Little Willie

Ten years ago my dad went missing. It was right after he had that big walleye pike mounted above the billiard table in the basement. For a few days and nights, perhaps as long as a week, my dad enjoyed that big fish hanging there below the rafters. He caught it that winter. 36 inches, he told me. 19 pounds. It was an ugly thing, I thought. But my dad loved it more than he ever loved me. He never said that, but he never looked at me the way he looked at that fish. The way a man looks at a child he loves.

Dad gave the fish a name. He called it Little Willie, which made me laugh ‘cause it got me thinking of a small dick, not unlike my own. Then I’d scratch my head, wondering why I thought it was funny in the first place. It’s not like my cock is a laughing matter. I sure as hell hope the girls don’t think so. They haven’t laughed yet, but who laughs when they’re disappointed? And if they’re not disappointed, maybe they’re just being polite. In any case, it’s not my penis mounted above Dad’s billiard table, it’s a really big fish.
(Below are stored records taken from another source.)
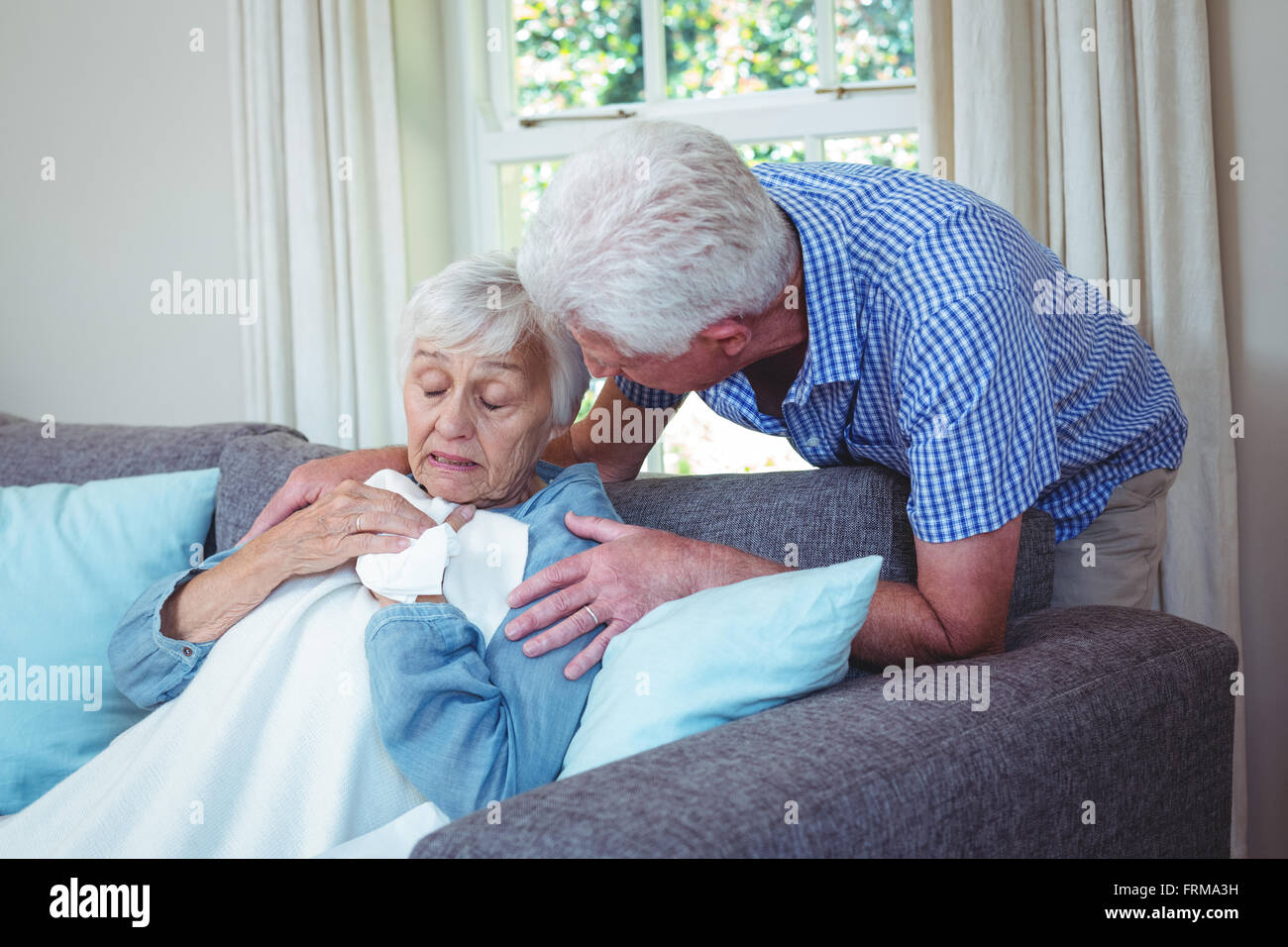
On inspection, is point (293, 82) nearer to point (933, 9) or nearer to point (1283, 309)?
point (933, 9)

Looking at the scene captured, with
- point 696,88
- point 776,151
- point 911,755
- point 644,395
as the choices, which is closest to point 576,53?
point 696,88

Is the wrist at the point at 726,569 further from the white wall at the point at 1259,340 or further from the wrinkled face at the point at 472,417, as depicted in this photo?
the white wall at the point at 1259,340

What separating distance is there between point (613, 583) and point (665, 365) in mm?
274

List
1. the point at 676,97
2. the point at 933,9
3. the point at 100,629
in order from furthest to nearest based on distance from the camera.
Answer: the point at 676,97
the point at 933,9
the point at 100,629

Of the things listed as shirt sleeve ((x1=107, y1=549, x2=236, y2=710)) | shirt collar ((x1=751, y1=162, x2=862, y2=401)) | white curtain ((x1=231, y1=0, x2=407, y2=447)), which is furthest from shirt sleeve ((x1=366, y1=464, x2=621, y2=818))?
white curtain ((x1=231, y1=0, x2=407, y2=447))

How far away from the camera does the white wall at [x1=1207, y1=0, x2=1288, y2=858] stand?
6.52 ft

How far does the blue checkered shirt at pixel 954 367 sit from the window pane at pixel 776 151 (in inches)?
44.4

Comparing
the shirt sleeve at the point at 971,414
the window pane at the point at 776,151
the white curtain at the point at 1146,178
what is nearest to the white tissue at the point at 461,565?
the shirt sleeve at the point at 971,414

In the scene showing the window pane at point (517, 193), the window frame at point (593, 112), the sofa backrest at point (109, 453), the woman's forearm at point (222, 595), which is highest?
the window frame at point (593, 112)

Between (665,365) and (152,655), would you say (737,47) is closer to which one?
(665,365)

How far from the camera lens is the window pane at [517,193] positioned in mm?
2947

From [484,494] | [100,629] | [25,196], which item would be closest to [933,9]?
[484,494]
When I asked Dad why he called such a big fish little, he didn’t tell me. Not in words. Instead, he told me to get in the car, which I did without question because I was supposed to meet up with some friends for laser tag and mini golf at Grand Slam Family Fun Center and Dad was my ride. But he missed the on-ramp that would take us south to Coon Rapids. He took us north instead.

When I asked my dad where we were going, he said, you’ll see, Son. You’ll see, he’d always repeat when I asked him again and again, what must’ve been a dozen times or more in the four hours it took us to get to where we were going. To get to the answer to my first question.

I was at that age when a four-hour car ride with your dad could just about kill you. So when I got out of the car I was grateful but also fed up. My expectations were high. You don’t drive four hours without some sort of reward, some clear purpose, to justify the time.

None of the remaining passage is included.